→ **Listing of scene-based questions**:

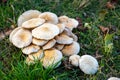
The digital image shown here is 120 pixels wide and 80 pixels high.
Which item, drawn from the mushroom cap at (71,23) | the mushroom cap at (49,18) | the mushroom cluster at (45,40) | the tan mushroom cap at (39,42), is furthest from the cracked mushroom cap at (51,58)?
the mushroom cap at (71,23)

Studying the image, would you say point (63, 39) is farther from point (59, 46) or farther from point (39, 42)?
point (39, 42)

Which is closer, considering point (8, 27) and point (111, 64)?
point (111, 64)

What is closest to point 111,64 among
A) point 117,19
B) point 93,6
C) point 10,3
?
point 117,19

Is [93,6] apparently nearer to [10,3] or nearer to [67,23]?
[67,23]

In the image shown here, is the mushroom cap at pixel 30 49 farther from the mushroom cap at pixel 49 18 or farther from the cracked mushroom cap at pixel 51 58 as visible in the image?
the mushroom cap at pixel 49 18

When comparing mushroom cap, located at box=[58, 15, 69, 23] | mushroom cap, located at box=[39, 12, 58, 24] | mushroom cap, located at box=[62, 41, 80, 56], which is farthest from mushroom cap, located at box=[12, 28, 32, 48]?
mushroom cap, located at box=[58, 15, 69, 23]

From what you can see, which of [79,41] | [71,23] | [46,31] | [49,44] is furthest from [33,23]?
[79,41]

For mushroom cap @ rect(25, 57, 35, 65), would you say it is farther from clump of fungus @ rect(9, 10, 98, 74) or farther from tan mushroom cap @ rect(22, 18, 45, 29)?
tan mushroom cap @ rect(22, 18, 45, 29)
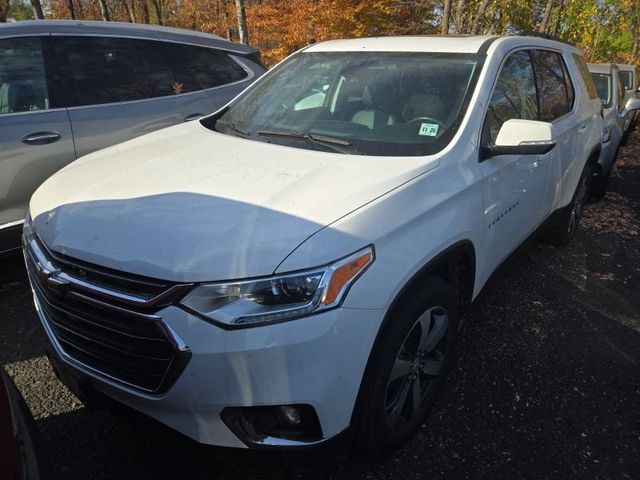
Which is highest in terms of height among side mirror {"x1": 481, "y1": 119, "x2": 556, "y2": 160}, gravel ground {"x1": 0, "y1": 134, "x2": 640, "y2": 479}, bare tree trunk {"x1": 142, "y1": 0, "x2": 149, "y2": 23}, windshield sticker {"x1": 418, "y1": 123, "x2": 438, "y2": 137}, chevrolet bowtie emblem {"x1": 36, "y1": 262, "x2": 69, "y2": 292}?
bare tree trunk {"x1": 142, "y1": 0, "x2": 149, "y2": 23}

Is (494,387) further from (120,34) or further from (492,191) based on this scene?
(120,34)

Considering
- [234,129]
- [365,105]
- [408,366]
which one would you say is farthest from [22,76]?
[408,366]

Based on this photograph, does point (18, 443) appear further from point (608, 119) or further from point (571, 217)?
point (608, 119)

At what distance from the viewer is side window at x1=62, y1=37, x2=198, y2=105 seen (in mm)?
3812

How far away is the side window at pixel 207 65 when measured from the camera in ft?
14.8

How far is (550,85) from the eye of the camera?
356 centimetres

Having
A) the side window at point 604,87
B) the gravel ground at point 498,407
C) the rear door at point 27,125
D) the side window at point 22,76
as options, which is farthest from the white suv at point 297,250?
the side window at point 604,87

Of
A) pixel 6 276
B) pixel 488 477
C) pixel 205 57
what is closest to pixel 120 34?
pixel 205 57

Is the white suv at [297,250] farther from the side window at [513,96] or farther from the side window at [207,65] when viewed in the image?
the side window at [207,65]

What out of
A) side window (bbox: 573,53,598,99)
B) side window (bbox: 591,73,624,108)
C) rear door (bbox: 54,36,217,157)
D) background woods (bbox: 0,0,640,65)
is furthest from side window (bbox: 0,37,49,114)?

→ **SHORT EXERCISE**: Update the listing by replacing every "farther" with "more distant" and leaving everything else unchanged. Omit the pictures from your answer.

→ **ANSWER TO THIS TASK**:
The digital image shown here is 120 pixels wide and 80 pixels high.
Which item, drawn from the mushroom cap at (71,23) | the mushroom cap at (49,18) | the mushroom cluster at (45,40) | the tan mushroom cap at (39,42), is furthest from the cracked mushroom cap at (51,58)?
the mushroom cap at (71,23)

Studying the image, would you say point (63, 39) is more distant from point (59, 46) or more distant from point (39, 42)?
point (39, 42)

Which is closer, considering point (8, 27) and point (111, 64)?
point (111, 64)

What is closest to point 111,64 among
A) point 117,19
B) point 93,6
C) point 10,3
?
point 117,19

Is [93,6] apparently nearer to [10,3] or nearer to [67,23]?
[67,23]

In the image shown here, is the mushroom cap at pixel 30 49 more distant from the mushroom cap at pixel 49 18 or more distant from the cracked mushroom cap at pixel 51 58 as visible in the image?
the mushroom cap at pixel 49 18

When comparing mushroom cap, located at box=[58, 15, 69, 23] | mushroom cap, located at box=[39, 12, 58, 24] | mushroom cap, located at box=[62, 41, 80, 56], which is farthest from mushroom cap, located at box=[12, 28, 32, 48]?
mushroom cap, located at box=[58, 15, 69, 23]

From what you can see, which of [79,41] | [71,23] | [46,31] | [49,44] is furthest from [33,23]?
[79,41]

For mushroom cap @ rect(25, 57, 35, 65), would you say it is more distant from clump of fungus @ rect(9, 10, 98, 74) or more distant from tan mushroom cap @ rect(22, 18, 45, 29)?
tan mushroom cap @ rect(22, 18, 45, 29)
Which is highest in terms of height among side mirror {"x1": 481, "y1": 119, "x2": 556, "y2": 160}, gravel ground {"x1": 0, "y1": 134, "x2": 640, "y2": 479}, bare tree trunk {"x1": 142, "y1": 0, "x2": 149, "y2": 23}, windshield sticker {"x1": 418, "y1": 123, "x2": 438, "y2": 137}, chevrolet bowtie emblem {"x1": 36, "y1": 262, "x2": 69, "y2": 292}?
bare tree trunk {"x1": 142, "y1": 0, "x2": 149, "y2": 23}

Is (494,387) further from (120,34) or further from (492,191) based on this scene?
(120,34)

Considering
- [234,129]
- [365,105]
- [408,366]
which one would you say is farthest from [22,76]?
[408,366]

Based on this photograph, does point (18, 443) appear further from point (608, 119) or further from point (571, 217)?
point (608, 119)

At what distance from the viewer is side window at x1=62, y1=37, x2=198, y2=105 seen (in mm)?
3812

How far away is the side window at pixel 207 65 when measured from the camera in ft?
14.8

How far is (550,85) from the eye of the camera?
356 centimetres

Having
A) the side window at point 604,87
B) the gravel ground at point 498,407
C) the rear door at point 27,125
D) the side window at point 22,76
as options, which is farthest from the white suv at point 297,250?
the side window at point 604,87

Of
A) pixel 6 276
B) pixel 488 477
C) pixel 205 57
what is closest to pixel 120 34?
pixel 205 57

Is the white suv at [297,250] more distant from the side window at [513,96] or more distant from the side window at [207,65] when viewed in the image?
the side window at [207,65]

What out of
A) side window (bbox: 573,53,598,99)
B) side window (bbox: 591,73,624,108)
C) rear door (bbox: 54,36,217,157)
D) background woods (bbox: 0,0,640,65)
is furthest from side window (bbox: 0,37,49,114)?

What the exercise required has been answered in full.